Bernard Cornwell once wrote the Sharpe novel series, which became the basis for the Sharpe TV series, and the rest is Sean Bean history. Sharp Practice draws heavily on that literary tradition, but instead of being a role playing game, it is a solid black powder-era skirmish with some RP elements sprinkled on top. No kickass electric guitar opening, however.

Like any Lardie title, Sharp Practice is heavy on activation weirdness. In this title, every leader is assigned a card, which are then mixed into a common deck together with four command cards per player, and a tiffin card. A leader is activated when their card is drawn, at which point they can spend initiatives (action points) activating and/or managing troops under their command. A troop can be activated once a turn to do two actions like moving, shooting, reloading, presenting, etc..

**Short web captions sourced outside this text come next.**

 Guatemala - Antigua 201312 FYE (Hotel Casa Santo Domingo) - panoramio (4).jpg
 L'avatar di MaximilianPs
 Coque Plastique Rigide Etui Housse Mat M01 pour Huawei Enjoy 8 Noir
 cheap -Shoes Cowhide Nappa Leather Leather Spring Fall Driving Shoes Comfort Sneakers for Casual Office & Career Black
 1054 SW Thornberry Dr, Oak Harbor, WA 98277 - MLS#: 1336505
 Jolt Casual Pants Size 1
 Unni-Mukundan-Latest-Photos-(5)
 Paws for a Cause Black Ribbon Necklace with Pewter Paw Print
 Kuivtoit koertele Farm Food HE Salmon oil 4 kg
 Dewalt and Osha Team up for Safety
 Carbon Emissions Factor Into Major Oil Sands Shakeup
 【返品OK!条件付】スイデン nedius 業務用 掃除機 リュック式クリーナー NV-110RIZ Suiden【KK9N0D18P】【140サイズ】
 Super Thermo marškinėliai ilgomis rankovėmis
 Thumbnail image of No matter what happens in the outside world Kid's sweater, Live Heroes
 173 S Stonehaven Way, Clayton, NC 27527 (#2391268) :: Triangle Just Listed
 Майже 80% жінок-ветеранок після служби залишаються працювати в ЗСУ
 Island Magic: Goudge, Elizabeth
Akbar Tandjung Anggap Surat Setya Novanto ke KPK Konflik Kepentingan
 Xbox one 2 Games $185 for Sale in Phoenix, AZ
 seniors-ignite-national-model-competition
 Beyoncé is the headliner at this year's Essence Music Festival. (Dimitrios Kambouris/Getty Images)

However, the turn ends when a tiffin card is drawn, so you’re not guaranteed leader activations. Meanwhile, a command card is closer to Chain of Command point (or Warhammer Command Point) and you need several to activate a unit (which is not the same as leader activation). And rallying doesn’t count as an activation. Also, if tiffin is the first card drawn, the chapter e-

Suffice to say, the activation system is where the magic happens. After all, TFL are big believers in command and control being the hard/interesting part of war – shooting guys is relatively easy. Well, maybe not literally in Sharp Practice: stack modifiers as much as you want, you’ll only kill on a d6 roll of 6. However, shock is much easier to pile on, and shock can make a unit useless even if its unharmed.

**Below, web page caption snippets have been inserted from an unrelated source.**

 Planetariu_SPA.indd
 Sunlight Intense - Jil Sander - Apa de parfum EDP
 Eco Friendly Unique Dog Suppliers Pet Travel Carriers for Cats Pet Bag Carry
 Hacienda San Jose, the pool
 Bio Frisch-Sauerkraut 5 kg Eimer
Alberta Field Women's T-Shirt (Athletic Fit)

Now, one of the most amazing revelations to come from Sharp Practice is how units are defined by their ability rather than equipment. For those of us who come from bad game milieu, the value of a unit is often in its accuracy, armor, and five annoying guns. In Sharp Practice, all muskets are created equal, accuracy is a myth, and armor is an atavism. A good unit is a unit that can maintain formation better, is easier to control and that, if necessary, perform special maneuvers in a more efficient manner. I wish more games had that!

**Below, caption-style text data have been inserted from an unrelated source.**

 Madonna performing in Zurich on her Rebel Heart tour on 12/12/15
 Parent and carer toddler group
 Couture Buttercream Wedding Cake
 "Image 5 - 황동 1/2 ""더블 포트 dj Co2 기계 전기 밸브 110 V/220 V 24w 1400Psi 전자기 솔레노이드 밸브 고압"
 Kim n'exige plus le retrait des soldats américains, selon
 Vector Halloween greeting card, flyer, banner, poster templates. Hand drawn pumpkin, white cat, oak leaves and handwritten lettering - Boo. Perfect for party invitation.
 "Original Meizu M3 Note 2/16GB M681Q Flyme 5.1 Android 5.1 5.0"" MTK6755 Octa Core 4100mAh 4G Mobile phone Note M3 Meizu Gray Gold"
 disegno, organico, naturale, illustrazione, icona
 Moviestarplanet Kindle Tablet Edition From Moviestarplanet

A couple more games, if genre appropriate, could also have the light role-play elements of Sharp Practice. Sharpe novels are about larger-than-life characters living their drama in the shadow of drifting clouds of back powder smoke. So there are rules for rolling up characteristics for your leaders, as well as how they’re supposed to act if encountering a lady of breeding, a chance for a bribe, or a surrendering enemy. Just wish the rules in the game where more stringently mechanically defined as well as equipped with more examples for those less well versed in classical literature.

Sharpe Practice v2 kicks ass. If you had to make me choose between it and Muskets & Tomahawks, I’d shoot myself with a black powder pistol. Play both.